◆ **任务目标**
判断下列三条陈述是否与下文关于Intel oneAPI的文本相符，每条答“是”或“否”，并原样引用文本中起决定作用的字句。
1. oneAPI被描述为只面向单一架构的编程模型。
2. oneAPI旨在为不同的加速器架构提供共同的开发者体验。
3. oneAPI倡议鼓励在整个生态系统内就oneAPI规范开展合作。

◆ **文本片段**
________________________________________

Intel oneAPI Base Toolkit学习实践

最新推荐文章于 2024-04-09 15:10:27 发布

永年华

最新推荐文章于 2024-04-09 15:10:27 发布

阅读量662

点赞数 2

文章标签： oneapi 学习服务器

本文链接：https://blog.csdn.net/m0_60741561/article/details/131176411

版权

Intel oneAPI Base Toolkit学习实践

Intel oneAPI简介

什么是Intel oneAPI?oneAPI是一个开放的、跨行业的、基于标准的、统一的、多架构的、多厂商的编程模型，在不同的加速器架构上提供共同的开发者体验–以实现更快的应用性能、更高的生产力和更大的创新。oneAPI倡议鼓励在整个生态系统内就oneAPI规范和兼容的oneAPI实施进行合作。

________________________________________

◆ **所给记录**
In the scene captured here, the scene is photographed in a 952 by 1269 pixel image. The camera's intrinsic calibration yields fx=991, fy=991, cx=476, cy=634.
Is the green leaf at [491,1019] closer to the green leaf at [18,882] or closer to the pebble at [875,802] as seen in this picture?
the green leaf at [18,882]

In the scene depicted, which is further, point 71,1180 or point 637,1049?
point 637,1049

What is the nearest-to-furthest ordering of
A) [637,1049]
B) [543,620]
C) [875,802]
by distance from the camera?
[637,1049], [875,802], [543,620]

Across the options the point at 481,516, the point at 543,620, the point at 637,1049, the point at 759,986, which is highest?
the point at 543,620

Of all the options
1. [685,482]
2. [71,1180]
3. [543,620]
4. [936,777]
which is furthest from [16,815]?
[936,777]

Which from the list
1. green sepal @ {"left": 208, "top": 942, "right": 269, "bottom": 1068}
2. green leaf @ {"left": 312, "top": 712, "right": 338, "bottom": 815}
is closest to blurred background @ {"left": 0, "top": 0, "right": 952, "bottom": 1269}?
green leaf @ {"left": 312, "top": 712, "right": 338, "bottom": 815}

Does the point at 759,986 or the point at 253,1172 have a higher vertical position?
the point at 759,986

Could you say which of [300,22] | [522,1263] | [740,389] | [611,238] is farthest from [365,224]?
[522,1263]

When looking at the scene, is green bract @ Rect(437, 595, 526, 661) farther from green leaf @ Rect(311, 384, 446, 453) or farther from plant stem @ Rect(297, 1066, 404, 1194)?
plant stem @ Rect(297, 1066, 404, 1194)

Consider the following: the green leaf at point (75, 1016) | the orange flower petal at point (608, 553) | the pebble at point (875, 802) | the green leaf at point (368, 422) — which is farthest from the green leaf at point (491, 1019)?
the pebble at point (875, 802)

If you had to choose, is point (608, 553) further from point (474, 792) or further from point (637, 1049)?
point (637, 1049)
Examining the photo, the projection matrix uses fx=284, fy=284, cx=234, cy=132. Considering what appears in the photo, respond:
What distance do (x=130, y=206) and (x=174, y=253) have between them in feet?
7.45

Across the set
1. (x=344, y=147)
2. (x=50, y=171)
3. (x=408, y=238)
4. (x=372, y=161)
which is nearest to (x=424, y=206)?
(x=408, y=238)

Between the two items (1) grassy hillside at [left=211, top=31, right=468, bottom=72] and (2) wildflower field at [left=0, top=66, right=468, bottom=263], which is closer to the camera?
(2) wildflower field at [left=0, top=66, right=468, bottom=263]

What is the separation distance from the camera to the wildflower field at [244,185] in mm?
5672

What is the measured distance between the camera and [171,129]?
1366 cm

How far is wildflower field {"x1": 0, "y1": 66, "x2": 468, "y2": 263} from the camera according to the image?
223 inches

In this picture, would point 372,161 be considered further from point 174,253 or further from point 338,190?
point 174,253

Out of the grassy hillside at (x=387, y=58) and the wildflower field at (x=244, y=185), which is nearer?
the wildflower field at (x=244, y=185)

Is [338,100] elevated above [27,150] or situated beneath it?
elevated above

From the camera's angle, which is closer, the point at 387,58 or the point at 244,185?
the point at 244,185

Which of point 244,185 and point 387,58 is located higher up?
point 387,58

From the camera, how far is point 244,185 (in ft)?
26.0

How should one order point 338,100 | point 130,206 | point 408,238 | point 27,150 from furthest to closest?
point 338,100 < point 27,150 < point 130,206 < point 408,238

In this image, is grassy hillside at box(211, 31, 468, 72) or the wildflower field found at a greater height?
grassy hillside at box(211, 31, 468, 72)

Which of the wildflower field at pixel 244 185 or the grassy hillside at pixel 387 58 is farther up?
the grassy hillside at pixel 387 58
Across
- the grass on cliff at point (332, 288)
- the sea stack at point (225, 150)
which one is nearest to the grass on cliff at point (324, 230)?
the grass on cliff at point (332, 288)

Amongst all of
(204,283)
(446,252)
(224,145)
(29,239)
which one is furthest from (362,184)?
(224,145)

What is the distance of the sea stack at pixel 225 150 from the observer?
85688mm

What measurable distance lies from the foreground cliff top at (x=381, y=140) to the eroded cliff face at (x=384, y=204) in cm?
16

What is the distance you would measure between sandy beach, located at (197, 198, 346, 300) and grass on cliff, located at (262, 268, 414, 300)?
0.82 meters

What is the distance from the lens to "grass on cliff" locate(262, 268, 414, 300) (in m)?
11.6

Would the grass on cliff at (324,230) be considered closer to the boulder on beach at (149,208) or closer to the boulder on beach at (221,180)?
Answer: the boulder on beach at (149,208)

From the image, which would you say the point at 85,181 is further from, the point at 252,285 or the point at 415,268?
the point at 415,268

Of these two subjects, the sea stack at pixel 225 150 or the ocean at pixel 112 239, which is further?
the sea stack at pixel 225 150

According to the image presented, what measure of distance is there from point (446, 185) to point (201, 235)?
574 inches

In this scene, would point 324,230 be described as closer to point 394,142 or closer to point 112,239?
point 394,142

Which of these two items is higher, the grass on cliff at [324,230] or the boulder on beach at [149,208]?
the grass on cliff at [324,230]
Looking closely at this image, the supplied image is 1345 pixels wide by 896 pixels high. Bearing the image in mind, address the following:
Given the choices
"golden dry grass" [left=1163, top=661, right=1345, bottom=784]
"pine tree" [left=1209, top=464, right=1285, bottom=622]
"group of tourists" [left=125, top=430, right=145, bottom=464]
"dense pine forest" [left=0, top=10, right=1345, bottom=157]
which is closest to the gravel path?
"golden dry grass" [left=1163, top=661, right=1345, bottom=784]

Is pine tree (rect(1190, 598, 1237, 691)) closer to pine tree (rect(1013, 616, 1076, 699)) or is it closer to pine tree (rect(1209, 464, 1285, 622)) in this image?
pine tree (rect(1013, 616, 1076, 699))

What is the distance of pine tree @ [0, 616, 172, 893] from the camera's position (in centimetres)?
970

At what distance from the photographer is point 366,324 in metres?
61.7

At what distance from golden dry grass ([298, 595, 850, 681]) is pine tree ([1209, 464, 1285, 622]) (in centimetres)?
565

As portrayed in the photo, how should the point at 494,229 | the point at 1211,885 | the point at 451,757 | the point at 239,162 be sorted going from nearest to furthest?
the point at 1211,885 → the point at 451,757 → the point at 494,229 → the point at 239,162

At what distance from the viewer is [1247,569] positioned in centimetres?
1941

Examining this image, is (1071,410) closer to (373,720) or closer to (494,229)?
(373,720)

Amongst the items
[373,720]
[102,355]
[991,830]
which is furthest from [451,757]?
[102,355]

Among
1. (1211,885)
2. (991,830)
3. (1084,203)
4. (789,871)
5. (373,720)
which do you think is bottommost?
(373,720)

________________________________________

◆ **预期输出**
1. 否：“多架构的”
2. 是：“在不同的加速器架构上提供共同的开发者体验”
3. 是：“oneAPI倡议鼓励在整个生态系统内就oneAPI规范和兼容的oneAPI实施进行合作”